» **Written exercise A**:
In the forum post about negligent discharges:
(i) What was the officer leaving when his Glock fell out of the holster?
(ii) What did that officer lose because of the wound?
(iii) In the reply below the first post, where was an officer playing with his firearm?
» **Written exercise B**: In the forum post about negligent discharges, write out everything from "Of course we" down to "drop your gun.", swapping "Glock" for "sidearm".

» **Extract**:
Of course we all know that 99.9% of the time the trigger is pulled when a negligent discharge happens. I am curious about a sad incident many years ago, I commented on a Youtube video about negligent discharges not to try to catch a falling gun/handgun, it's safer to let it hit the ground. The incident was, I believe it was in Smyrna when a LEO was leaving the jail and retrieving his Glock from the locker it fell out of the holster and he grabbed it shooting himself in the artery in the thigh. If I remember right he did live but required many pints of blood and lost his leg because of it. I can't find any story about that on the internet, probably because it happened so long ago. Does anyone remember this? I will still tell anyone who asks me about firearms, DO NOT try to catch a falling gun, and also, don't drop your gun.

Posted

I remember not long ago an officer was playing with his firearm at the Smyrna Town Hall and it "just" went off.

» **Given entries**:
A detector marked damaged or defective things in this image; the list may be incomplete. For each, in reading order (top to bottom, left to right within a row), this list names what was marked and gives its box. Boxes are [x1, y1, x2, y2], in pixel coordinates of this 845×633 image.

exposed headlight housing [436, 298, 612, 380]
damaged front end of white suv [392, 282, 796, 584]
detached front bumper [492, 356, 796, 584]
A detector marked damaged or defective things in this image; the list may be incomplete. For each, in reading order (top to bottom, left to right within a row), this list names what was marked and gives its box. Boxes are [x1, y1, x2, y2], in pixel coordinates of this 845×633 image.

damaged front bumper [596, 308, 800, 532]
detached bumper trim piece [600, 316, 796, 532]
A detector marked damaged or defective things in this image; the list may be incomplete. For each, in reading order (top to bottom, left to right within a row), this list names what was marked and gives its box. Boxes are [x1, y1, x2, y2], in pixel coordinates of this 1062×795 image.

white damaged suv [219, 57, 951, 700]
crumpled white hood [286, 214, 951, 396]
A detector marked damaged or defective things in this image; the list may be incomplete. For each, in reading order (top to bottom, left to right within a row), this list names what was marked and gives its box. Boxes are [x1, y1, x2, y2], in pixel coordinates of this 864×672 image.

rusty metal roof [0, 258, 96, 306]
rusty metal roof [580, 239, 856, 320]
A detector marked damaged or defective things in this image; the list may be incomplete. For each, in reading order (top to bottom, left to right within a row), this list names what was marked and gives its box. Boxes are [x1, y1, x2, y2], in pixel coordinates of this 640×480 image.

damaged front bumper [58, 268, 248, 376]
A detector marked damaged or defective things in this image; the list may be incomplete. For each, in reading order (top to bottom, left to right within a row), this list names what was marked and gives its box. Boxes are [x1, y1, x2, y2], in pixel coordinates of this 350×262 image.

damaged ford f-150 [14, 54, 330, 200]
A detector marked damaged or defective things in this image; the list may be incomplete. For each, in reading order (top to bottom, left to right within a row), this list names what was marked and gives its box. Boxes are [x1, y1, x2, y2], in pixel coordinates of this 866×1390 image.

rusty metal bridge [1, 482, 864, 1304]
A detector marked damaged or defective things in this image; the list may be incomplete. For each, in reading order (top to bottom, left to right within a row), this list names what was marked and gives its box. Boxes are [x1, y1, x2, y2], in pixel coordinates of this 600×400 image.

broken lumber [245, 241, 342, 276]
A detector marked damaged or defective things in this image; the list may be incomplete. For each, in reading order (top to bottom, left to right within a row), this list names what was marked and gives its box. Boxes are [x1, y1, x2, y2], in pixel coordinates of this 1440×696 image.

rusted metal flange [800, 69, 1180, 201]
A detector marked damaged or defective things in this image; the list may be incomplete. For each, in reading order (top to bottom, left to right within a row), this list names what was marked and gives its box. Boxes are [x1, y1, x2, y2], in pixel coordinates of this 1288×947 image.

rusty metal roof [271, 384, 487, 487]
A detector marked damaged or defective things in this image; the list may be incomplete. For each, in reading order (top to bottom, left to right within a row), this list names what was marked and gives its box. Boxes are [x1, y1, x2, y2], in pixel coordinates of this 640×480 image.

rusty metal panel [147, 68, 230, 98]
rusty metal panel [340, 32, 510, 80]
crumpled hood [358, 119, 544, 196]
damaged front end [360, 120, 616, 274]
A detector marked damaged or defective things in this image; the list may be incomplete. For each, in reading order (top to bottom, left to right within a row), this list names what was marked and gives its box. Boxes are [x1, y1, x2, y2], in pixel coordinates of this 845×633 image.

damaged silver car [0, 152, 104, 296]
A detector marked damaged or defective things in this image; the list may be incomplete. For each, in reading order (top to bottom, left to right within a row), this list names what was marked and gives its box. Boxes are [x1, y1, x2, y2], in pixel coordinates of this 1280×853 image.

» **Task response A**:
(i) The jail.
(ii) His leg.
(iii) The Smyrna Town Hall.

» **Task response B**:
Of course we all know that 99.9% of the time the trigger is pulled when a negligent discharge happens. I am curious about a sad incident many years ago, I commented on a Youtube video about negligent discharges not to try to catch a falling gun/handgun, it's safer to let it hit the ground. The incident was, I believe it was in Smyrna when a LEO was leaving the jail and retrieving his sidearm from the locker it fell out of the holster and he grabbed it shooting himself in the artery in the thigh. If I remember right he did live but required many pints of blood and lost his leg because of it. I can't find any story about that on the internet, probably because it happened so long ago. Does anyone remember this? I will still tell anyone who asks me about firearms, DO NOT try to catch a falling gun, and also, don't drop your gun.